|
Prosesi pernikahan Kodok Sukodok dengan peri Setyowati. (Foto dok Adrian Crapciu) |
Oleh Ahmad Yulden Erwin*
Menafsirkan seni kejadian “Mbah Kodok Rabi Peri Setyowati” karya Bramantyo Prijosusilo memang asyik. Pada dasarnya happening art atau seni kejadian adalah seni tentang gagasan, seni ide. Sebermula suatu ide muncul, dipertanyakan, diperdebatkan dalam pikiran senimannya sebagai penggagas seni kejadian, kemudian dihadirkan ke realitas sehari-hari dalam bentuk karya seni.
Setelah gagasan itu menjadi seni kejadian, maka gagasan itu akan kembali muncul, dipertanyakan, diperdebatkan dalam pikiran banyak orang, kemudian hadir menjadi wacana publik. Pada intinya, jangkau estetik seni kejadian, tak selesai ketika hadir sebagai pertunjukan seni semata, tetapi, lebih lagi, setelah pertunjukan seni itu selesai dilakukan dan menjadi wacana publik.
Seni kejadian adalah suatu upaya untuk menghadirkan gagasan ke dalam ekspresi seni, oleh sebab selama ini gagasan cenderung diekspresikan ke dalam bentuk wacana ilmiah, filosofis, atau spiritual semata.
Nah, seni kejadian mencari jalan lain untuk menghadirkan gagasan, ke dalam ekspresi seni, yang menghadirkan ambiguitas, tafsir lain itu, dengan cara yang menggugah rasa dan pikiran kita sebagai manusia yang berbudaya.

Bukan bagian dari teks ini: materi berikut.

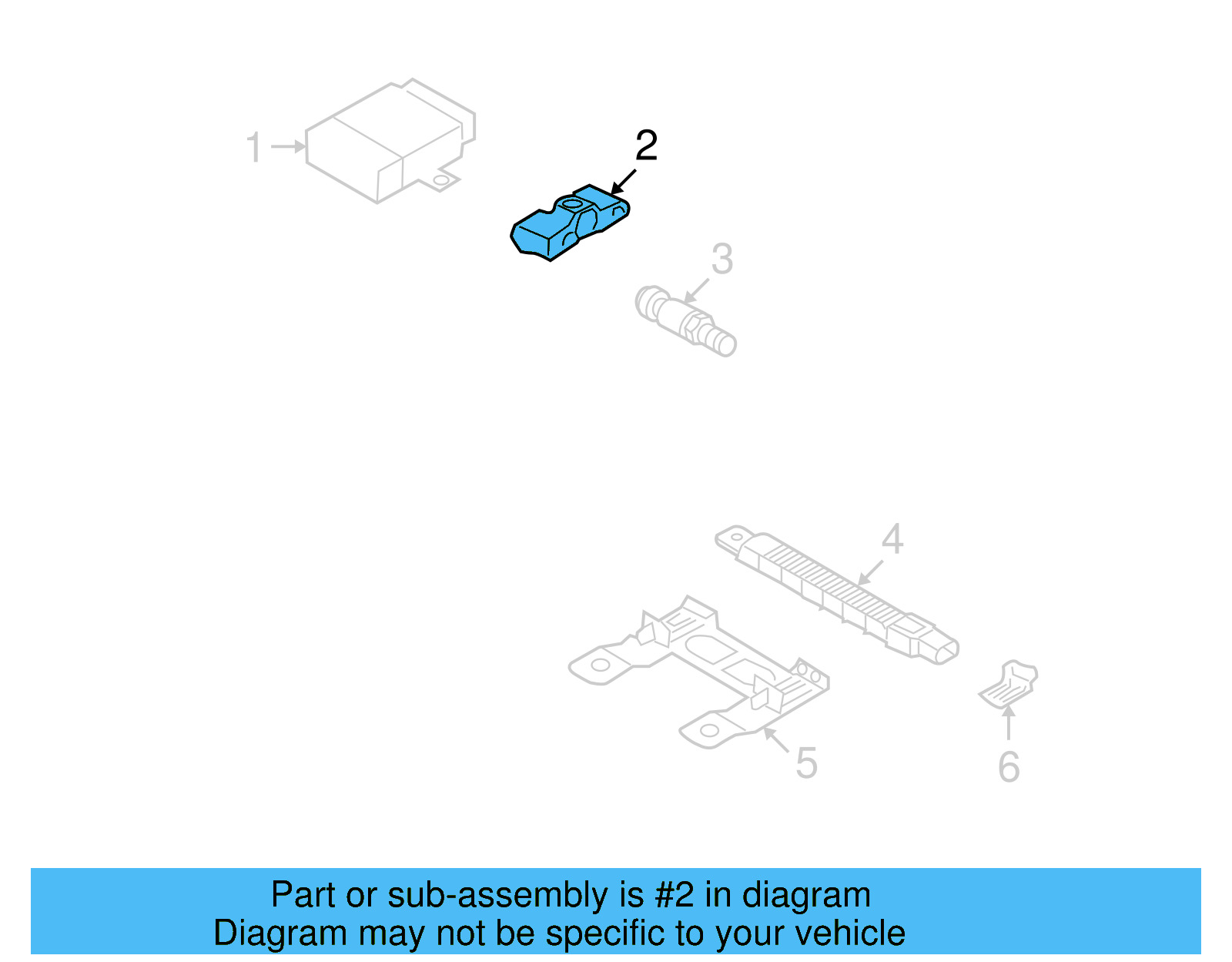 1
2
3
4
5
6

Part or sub-assembly is #2 in diagram
Diagram may not be specific to your vehicle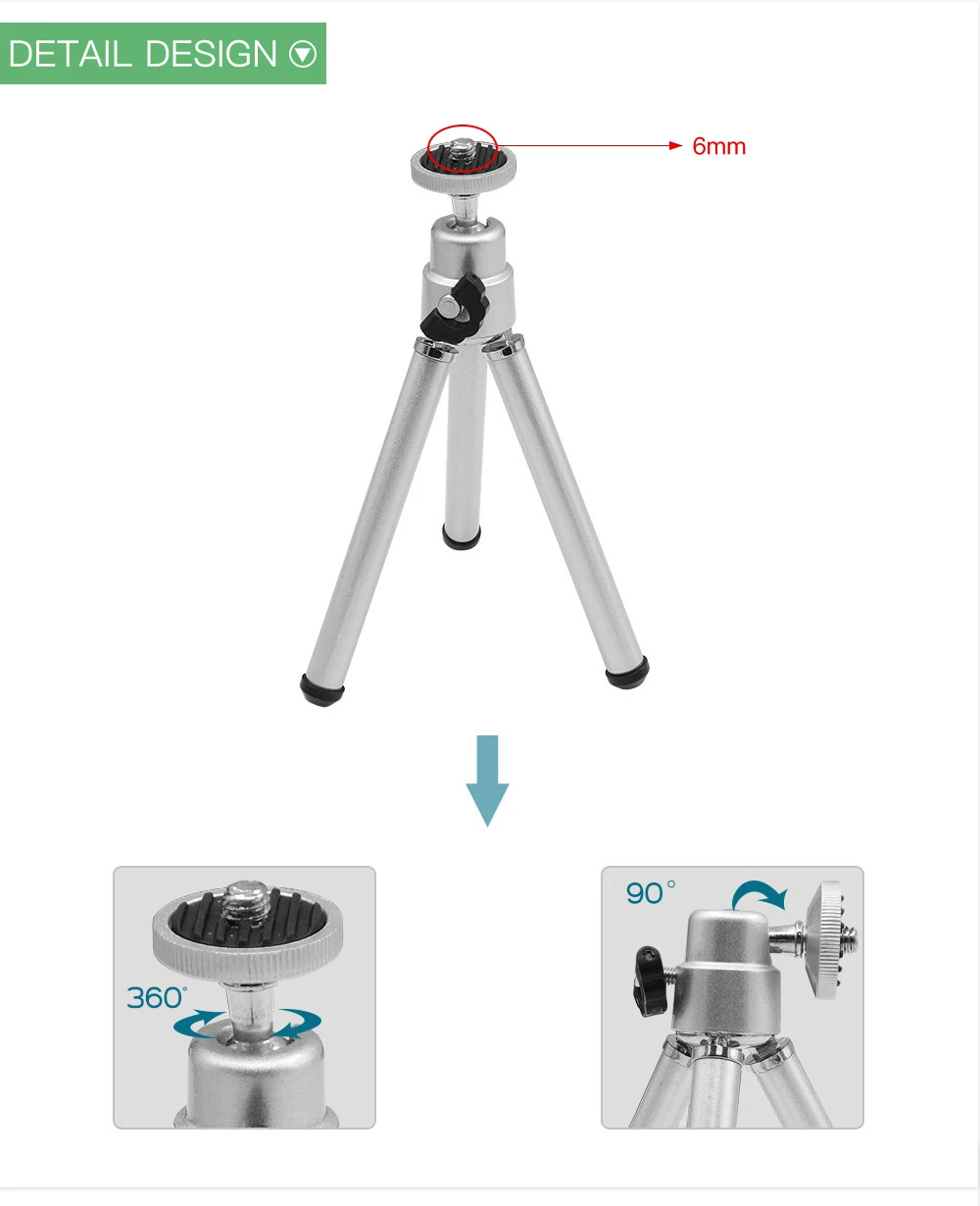 DETAIL DESIGN

6mm

360°

90°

Pada seni kejadian yang digagas oleh Bramantyo Prijosusilo ini, gagasan atau kritik yang ditampilkan benar-benar sublim, halus, dan pastilah mengguncang wacana publik. Ini saja sudah menunjukkan kualitas seni dari penggagasnya, dari senimannya.
Seni kejadian yang diekspresikan oleh Bramantyo membuka ruang wacana publik, memunculkan tafsir-tafsir yang beraneka, dan menghadirkan parodi atas realitas status quo di tengah keseriusan ekspresi seninya. Seni kejadian yang digagas oleh Bramantyo bukan sekedar seni aksi orang-orang yang yang tubuhnya dicat hitam atau putih, mengenakan celana jeans buntung yang sengaja digunting dan bertelanjang dada, lalu berjalan sambil menyeret-nyeret kerdus bekas yang ditulisi “KERANDA MATINYA DEMOKRASI” — seperti banyak dipertunjukkan dalam berbagai aksi demonstrasi mahasiswa selama ini.
Sebaliknya, seni kejadian Bramantyo Prijosusilo ini diekspresikan dengan estetik, karena saya yakin sebagai seorang seniman pastilah Bramantyo Prijosusilo menyadari bahwa inti dari seni kejadian adalah kematangan dan kedalaman dari gagasan, bukan sekadar verbalitas dan atau vulgaritas gagasan. Karena itu, karya seni kejadian Bung Bram memang pantas diapresiasi.
Saya sendiri menikmati seni kejadian yang dihadirkan oleh Bung Bram selama ini, meski tidak pernah menontonnya secara langsung, oleh sebab saya menikmati permainan gagasannya yang sublim sekaligus menyentak. Misalnya: gagasan untuk menikahkan manusia dengan mahluk gaib dalam tradisi Jawa, setahu saya, pernah terjadi dalam cerita antara Sultan Agung dengan Nyai Roro Kidul. Tapi, dalam seni kejadian Bung Bram, pernikahan gaib itu, justru dibumikan derajat hagemoninya, relasi kuasanya, dengan menyelenggarakan upacara perkawinan adat Jawa bagi “orang biasa”.
Lalu, saya pun teringat, bahwa ini seperti sebuah gema atas peristiwa politik yang baru saja terjadi, saat “orang biasa” itu, yang sama sekali tak diperhitungkan dalam konstelasi elit politik negeri ini, tiba-tiba, dengan dukungan para relawan yang tanpa pamrih, bisa menjadi Presiden RI ke-7. Tafsir terhadap seni kejadian itu kemudian juga bisa berkembang lagi setelah menyimak pesan-pesan pelestarian lingkungan dan budaya, semangat kegotong-royongan dan kebhinekaan, serta ajaran “keluhuran budi” dalam spiritualitas di Nusantara yang dihadirkan pada saat pertunjukan.